* KUMPULAN LATIHAN:
1. Menurut berita tentang keterbukaan informasi publik dalam pemilu di bawah, di mana forum yang diselenggarakan Bawaslu RI itu berlangsung?
2. Lanjutkan berita tentang keterbukaan informasi publik dalam pemilu di bawah, dimulai tepat setelah kalimat terakhirnya.

* KUTIPAN SUMBER:
+++

POSMETRONEWS.COM – Direktur Eksekutif Human Studies Institute (HSI), Rasminto menegaskan pentingnya literasi keterbukaan informasi publik dalam konteks penyelenggaraan Pemilihan Umum (Pemilu) maupun Pemilihan Kepala Daerah (Pilkada).
Hal itu diatas diungkapkan saat menjadi narasumber dalam forum Literasi Keterbukaan Informasi Publik Pemilu dan Pemilihan yang diselenggarakan Badan Pengawas Pemilu (Bawaslu) RI, Rabu (20/8/2025) kemarin, di Aula Gedung BKD Kabupaten Sidoarjo, Jawa Timur.
“Sebab, keterbukaan informasi publik merupakan amanat konstitusi dan sekaligus perintah tegas Undang-Undang Nomor 14 Tahun 2008 tentang Keterbukaan Informasi Publik (KIP) dan Undang-Undang Nomor 7 Tahun 2017 tentang Pemilihan Umum,” urainya melalui keterangan tertulisnya yang diterima POSMETRONEWS di Jakarta, Kamis (21/8/2025).
Rasminto menyebutkan bahwa kedua regulasi tersebut memberikan pijakan hukum bahwa setiap warga negara berhak memperoleh informasi yang benar, jujur, dan tidak diskriminatif, khususnya terkait proses kepemiluan.
“Sebab, UU KIP secara jelas menegaskan bahwa informasi publik adalah hak dasar warga negara. Sementara UU Pemilu menempatkan transparansi sebagai salah satu prinsip penyelenggaraan. Artinya, masyarakat tidak boleh diposisikan sekadar sebagai objek, melainkan sebagai subjek yang harus mendapatkan akses informasi utuh,” ungkapnya, lagi.
Selain itu lagi, Rasminto juga menekankan bahwa hasil Pemilu maupun Pilkada, baik yang melahirkan para legislator maupun kepala daerah sesungguhnya merupakan buah langsung dari keterbukaan informasi publik yang dijamin selama proses penyelenggaraan.
“Sedangkan keberadaan calon yang dikenal publik, visi-misi yang terbuka hingga akses masyarakat terhadap sistem informasi seperti Sirekap, justru menjadi elemen kunci kepercayaan rakyat terhadap hasil demokrasi,” ulasanya, panjang lebar.

+++

* DATA YANG DISEDIAKAN:

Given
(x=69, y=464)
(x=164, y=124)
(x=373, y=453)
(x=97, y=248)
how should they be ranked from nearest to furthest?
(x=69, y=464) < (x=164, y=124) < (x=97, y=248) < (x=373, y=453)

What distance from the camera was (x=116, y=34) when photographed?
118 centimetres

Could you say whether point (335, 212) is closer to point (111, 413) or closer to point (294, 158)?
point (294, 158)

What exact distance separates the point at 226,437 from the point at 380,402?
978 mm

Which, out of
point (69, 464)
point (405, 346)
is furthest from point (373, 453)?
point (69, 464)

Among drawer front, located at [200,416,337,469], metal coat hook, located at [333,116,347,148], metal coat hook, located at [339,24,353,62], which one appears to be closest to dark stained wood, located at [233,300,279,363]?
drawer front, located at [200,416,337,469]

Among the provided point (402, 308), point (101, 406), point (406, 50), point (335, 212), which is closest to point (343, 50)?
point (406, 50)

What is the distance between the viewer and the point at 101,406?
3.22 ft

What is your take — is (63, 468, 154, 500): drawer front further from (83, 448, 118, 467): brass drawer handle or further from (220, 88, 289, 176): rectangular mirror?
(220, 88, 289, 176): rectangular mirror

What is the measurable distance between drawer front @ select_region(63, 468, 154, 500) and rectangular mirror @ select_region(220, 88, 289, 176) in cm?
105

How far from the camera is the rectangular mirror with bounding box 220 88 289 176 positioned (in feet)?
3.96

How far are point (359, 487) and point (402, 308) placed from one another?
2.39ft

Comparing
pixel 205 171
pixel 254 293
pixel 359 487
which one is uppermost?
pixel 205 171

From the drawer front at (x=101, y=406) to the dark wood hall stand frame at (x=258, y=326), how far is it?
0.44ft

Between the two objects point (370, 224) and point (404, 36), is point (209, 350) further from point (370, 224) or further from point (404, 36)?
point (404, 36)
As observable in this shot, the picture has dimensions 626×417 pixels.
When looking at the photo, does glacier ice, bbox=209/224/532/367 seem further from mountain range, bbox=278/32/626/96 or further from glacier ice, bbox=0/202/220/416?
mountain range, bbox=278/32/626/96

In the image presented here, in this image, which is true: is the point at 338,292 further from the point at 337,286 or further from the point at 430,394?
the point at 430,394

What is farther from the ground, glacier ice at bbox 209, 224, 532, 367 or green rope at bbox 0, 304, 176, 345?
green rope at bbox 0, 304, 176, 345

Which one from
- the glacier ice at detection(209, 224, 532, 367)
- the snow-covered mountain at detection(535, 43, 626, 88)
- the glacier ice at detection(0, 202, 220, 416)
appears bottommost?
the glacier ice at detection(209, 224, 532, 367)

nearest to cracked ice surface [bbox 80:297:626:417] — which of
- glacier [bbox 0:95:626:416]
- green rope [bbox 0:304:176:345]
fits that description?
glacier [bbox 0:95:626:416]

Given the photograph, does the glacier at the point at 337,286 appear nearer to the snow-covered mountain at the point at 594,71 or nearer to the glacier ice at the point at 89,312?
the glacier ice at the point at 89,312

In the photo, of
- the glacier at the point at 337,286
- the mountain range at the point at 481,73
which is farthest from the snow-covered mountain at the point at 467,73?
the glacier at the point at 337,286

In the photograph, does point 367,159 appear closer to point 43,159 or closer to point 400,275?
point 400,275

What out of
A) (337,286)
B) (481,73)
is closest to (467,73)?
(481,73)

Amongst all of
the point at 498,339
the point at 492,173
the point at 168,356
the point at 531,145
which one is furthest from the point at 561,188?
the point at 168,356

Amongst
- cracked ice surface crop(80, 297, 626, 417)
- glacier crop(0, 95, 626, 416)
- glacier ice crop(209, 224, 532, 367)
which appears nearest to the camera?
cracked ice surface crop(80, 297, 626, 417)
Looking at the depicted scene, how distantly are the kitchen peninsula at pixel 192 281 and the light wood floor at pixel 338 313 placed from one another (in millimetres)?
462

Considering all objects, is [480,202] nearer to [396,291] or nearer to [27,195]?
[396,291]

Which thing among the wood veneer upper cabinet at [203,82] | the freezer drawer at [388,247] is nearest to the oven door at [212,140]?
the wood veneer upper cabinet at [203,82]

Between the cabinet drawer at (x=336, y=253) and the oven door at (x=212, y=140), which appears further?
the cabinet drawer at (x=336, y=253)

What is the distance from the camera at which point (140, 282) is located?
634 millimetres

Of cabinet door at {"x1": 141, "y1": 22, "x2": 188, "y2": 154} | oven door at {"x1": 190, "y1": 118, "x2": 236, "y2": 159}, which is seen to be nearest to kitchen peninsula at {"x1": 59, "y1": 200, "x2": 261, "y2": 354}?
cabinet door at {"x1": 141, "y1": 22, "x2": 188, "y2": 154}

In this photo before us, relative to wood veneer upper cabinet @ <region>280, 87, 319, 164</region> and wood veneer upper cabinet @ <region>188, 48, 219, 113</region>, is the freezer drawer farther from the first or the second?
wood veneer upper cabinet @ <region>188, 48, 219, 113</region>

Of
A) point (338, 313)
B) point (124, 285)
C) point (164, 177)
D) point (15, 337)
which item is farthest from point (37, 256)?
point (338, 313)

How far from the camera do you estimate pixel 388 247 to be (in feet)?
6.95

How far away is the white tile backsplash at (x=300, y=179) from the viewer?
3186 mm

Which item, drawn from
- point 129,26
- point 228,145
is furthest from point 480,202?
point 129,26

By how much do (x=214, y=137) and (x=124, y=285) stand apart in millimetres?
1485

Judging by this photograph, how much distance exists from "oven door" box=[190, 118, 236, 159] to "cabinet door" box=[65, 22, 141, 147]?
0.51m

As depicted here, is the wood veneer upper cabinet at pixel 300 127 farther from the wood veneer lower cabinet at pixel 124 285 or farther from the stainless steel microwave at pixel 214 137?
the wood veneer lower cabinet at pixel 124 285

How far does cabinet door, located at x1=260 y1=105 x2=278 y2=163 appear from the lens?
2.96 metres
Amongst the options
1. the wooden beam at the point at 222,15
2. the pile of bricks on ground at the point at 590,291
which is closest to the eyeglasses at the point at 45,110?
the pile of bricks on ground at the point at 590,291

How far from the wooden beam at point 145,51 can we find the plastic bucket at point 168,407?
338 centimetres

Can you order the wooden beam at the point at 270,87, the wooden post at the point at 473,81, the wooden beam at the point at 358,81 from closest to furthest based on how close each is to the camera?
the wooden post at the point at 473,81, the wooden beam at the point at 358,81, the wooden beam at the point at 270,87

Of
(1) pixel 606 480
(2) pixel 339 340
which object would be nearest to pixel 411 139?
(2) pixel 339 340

+++

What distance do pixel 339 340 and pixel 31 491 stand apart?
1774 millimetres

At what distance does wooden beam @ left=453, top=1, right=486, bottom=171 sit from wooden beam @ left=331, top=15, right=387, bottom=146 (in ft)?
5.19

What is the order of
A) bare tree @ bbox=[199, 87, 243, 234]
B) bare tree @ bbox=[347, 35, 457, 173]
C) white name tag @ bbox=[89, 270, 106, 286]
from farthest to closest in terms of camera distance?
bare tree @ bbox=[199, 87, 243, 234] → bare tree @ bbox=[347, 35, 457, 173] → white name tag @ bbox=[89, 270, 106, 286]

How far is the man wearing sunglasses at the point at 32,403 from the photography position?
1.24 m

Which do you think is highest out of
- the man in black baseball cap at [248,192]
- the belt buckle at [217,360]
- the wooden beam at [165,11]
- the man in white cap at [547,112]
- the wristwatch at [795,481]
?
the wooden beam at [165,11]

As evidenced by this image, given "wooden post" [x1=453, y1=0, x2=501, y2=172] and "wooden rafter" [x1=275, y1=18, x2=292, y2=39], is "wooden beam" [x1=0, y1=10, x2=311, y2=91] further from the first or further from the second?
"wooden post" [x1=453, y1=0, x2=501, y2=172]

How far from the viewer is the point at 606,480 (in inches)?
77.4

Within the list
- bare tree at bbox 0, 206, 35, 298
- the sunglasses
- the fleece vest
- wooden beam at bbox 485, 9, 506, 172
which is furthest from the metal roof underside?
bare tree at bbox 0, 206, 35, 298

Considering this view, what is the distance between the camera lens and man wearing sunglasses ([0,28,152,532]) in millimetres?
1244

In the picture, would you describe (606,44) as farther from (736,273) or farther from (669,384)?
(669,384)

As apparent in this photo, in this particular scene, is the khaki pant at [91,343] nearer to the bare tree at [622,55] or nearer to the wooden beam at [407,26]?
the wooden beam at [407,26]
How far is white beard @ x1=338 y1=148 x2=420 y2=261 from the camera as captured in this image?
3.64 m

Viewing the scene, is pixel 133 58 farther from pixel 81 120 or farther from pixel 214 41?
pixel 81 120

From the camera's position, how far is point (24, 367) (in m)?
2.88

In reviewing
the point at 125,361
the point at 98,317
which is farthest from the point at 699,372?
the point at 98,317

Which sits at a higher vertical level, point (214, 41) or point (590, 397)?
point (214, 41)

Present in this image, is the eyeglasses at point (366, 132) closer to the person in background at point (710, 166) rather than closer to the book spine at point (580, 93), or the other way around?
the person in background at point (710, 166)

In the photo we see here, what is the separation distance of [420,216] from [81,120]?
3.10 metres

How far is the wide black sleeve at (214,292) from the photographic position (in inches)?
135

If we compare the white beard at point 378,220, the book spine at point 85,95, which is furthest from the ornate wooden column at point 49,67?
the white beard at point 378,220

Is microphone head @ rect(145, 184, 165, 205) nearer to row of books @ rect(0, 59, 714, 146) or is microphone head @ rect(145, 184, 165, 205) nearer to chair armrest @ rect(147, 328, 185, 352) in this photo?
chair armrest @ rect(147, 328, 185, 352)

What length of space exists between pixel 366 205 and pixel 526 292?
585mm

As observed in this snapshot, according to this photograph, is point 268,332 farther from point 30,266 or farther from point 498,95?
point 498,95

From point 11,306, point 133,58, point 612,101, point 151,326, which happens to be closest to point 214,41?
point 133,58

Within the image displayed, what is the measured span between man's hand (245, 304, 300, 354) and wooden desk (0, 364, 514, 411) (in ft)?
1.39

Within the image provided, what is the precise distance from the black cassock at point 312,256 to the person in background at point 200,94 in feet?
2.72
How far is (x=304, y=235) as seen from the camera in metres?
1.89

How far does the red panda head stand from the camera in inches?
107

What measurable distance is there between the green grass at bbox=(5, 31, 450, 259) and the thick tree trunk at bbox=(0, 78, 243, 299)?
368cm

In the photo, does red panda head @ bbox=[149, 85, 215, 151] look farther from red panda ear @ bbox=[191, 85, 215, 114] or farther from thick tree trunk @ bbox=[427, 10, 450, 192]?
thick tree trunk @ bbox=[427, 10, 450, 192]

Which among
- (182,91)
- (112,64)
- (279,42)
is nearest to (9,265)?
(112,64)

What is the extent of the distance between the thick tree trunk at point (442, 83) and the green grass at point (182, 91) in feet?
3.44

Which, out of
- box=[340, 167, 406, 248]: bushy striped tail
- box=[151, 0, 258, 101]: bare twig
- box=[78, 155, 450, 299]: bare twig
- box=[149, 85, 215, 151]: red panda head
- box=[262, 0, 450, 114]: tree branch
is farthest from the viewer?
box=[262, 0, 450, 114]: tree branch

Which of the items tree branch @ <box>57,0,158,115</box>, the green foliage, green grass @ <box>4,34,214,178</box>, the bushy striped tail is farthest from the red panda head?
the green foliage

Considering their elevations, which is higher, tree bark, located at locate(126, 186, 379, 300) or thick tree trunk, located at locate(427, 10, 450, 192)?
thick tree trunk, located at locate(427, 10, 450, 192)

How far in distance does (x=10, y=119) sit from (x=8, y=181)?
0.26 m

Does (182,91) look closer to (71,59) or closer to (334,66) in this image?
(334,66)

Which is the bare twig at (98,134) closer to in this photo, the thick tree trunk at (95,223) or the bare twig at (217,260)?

+++

* KUNCI JAWABAN:
1. Forum itu berlangsung di Aula Gedung BKD Kabupaten Sidoarjo, Jawa Timur.

2.
Masih dalam penjelasannya, Rasminto bilang kalau saat ini kita bisa melihat siapa yang duduk sebagai anggota DPRD, DPR RI, DPD RI maupun kepala daerah? Hal itu adalah konsekuensi dari keterbukaan informasi di masa pemilihan.
“Tentu tanpa ada keterbukaan, hasil itu bisa saja dipertanyakan legitimasinya. Maka, masalah keterbukaan terkait data Sirekap, profil calon hingga visi-misi kandidat bukan sekadar teknis, melainkan substansi demokrasi,” katanya.
Ditambahkan Rasminto bahwa literasi keterbukaan informasi publik dalam Pemilu tidak hanya bermakna administratif, melainkan juga substansial untuk menjaga kepercayaan publik terhadap proses demokrasi.
“Sedangkan keterbukaan informasi menjadi sarana pencegahan misinformasi, hoaks maupun manipulasi data yang berpotensi merusak legitimasi hasil pemilu”, ujarnya.
Pada bagian Rasminto juga menyoroti tentang peran strategis Bawaslu dalam mendorong keterbukaan informasi kepemiluan, baik dalam bentuk pengawasan, publikasi data maupun membangun partisipasi masyarakat.
“Kualitas Pemilu ditentukan bukan hanya oleh teknis penyelenggaraan. Tetapi, juga sejauh mana masyarakat bisa mengakses, memahami dan menggunakan informasi publik sebagai instrumen pengawasan,” kata dia, lagi.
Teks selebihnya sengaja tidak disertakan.